P117: Analysis of mechanosensitive channels of Corynebacterium glutamicum expressed in Bacillus subtilis

 Corynebacterium glutamicum is used worldwide for the industrial fermentative production of glutamate. However, the mechanism of glutamate secretion remains unclear. It was recently reported that mutation of NCgl1221 resulted in glutamate secretion without induction, and disruption of this gene essentially inhibited glutamate secretion. NCgl1221 encodes a homolog of the small-conductance mechanosensitive channel (MscS).
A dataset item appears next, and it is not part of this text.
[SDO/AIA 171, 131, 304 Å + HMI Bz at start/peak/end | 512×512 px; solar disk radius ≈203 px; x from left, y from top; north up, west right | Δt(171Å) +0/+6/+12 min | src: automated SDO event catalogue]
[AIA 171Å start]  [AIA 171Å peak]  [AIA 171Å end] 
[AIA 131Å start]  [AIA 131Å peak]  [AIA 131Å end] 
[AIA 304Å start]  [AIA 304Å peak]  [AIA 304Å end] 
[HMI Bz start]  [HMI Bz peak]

In this study, we analyzed the functions of this protein by using Bacillus subtilis, which expressed the msc genes of C. glutamicum.

 B. subtilis possesses 4 genes that encode mechanosensitive channel homologs. It was reported that cellular survival during osmotic downshock was decreased by disruption of mscL and ykuT. C. glutamicum possesses 2 genes (mscL, mscS) that encode mechanosensitive channel homologs. Therefore, mscL and ykuT double-disruptant strain of B. subtilis was constructed; further, C. glutamicum genes (mscL or mscS) were expressed under the control of xylose promoter.
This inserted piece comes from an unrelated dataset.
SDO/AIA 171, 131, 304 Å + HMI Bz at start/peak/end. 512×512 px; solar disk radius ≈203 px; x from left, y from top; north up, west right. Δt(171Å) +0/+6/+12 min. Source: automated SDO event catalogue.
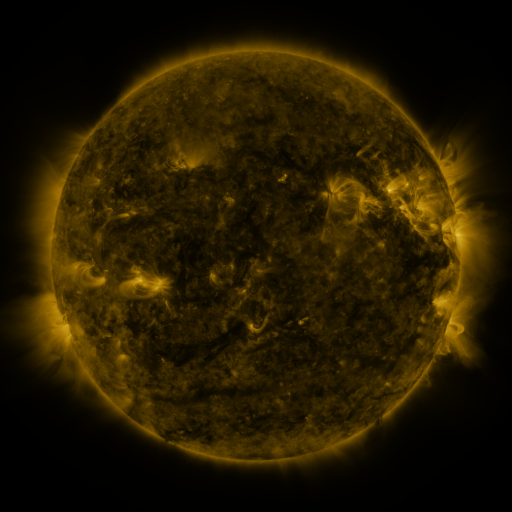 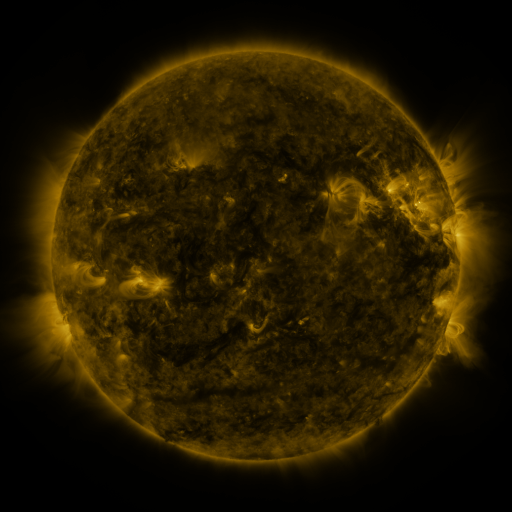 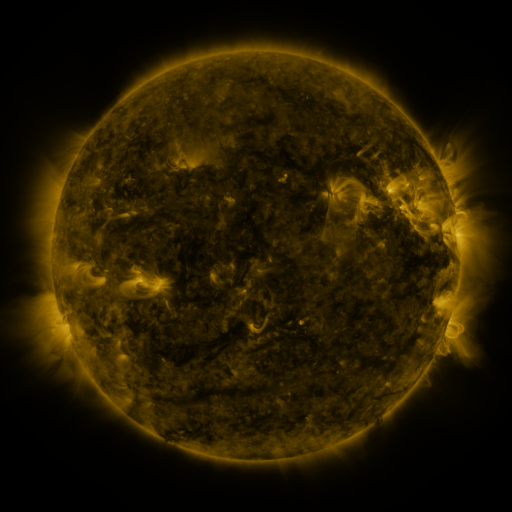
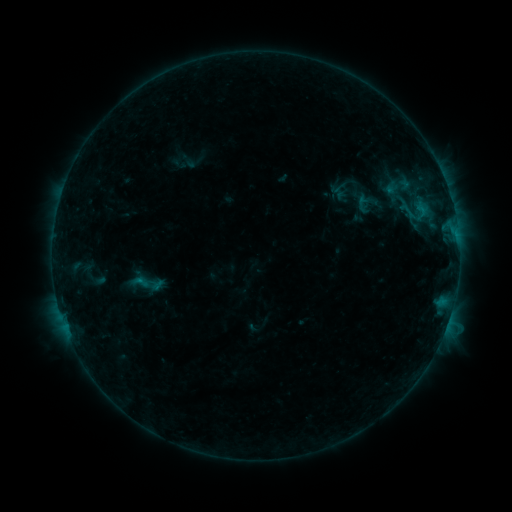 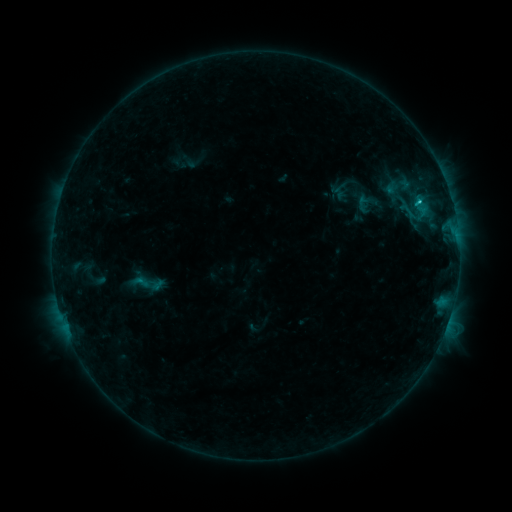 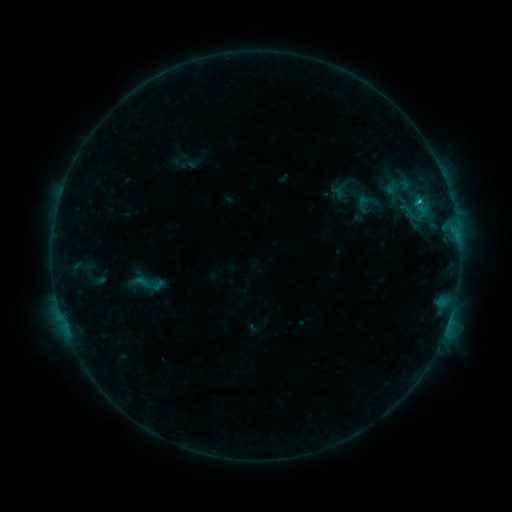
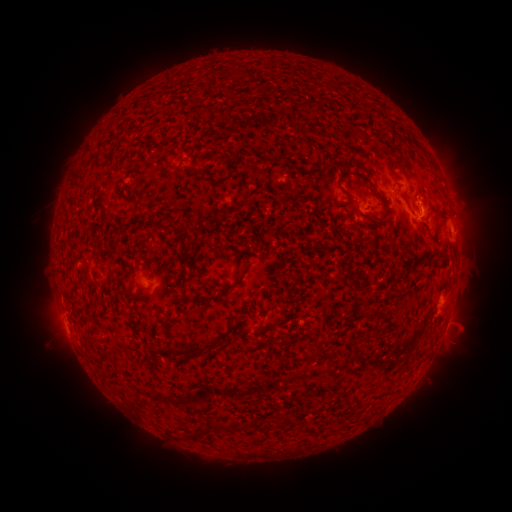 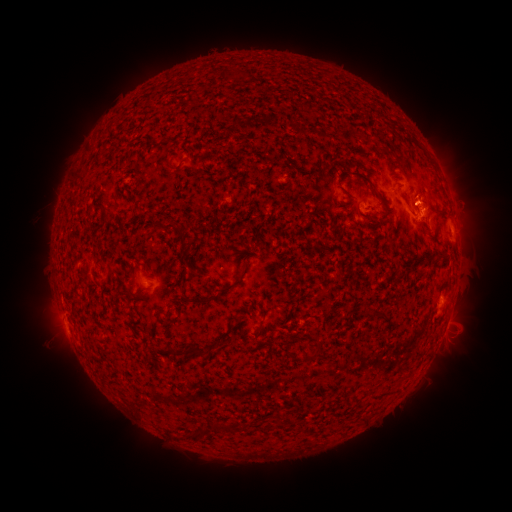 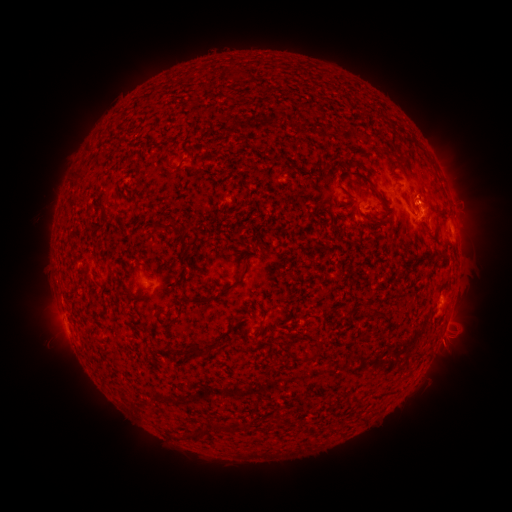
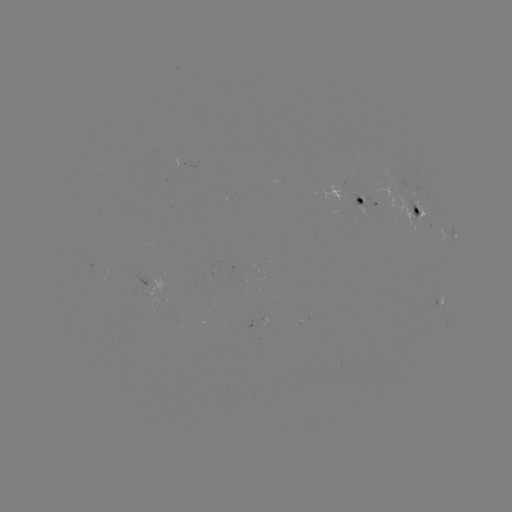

 Cell survival rate upon osmotic downshock of the mscL and ykuT double-disruptant strain of B. subtilis expressing the mscL or mscS gene of C. glutamicum was increased as compared to that of the double-disruptant of B. subtilis. Moreover, the level of intracellular glutamate, which was taken up under hyperosmotic conditions, of these strains was decreased after osmotic downshock, as compared to that of the double-disruptant of B. subtilis. Further, the mechanosensitive channel activities of these proteins were investigated using the patch-clamp method.

 Our data suggest that the mscL and mscS of C. glutamicum encode mechanosensitive channels, and that these channels are involved in glutamate secretion.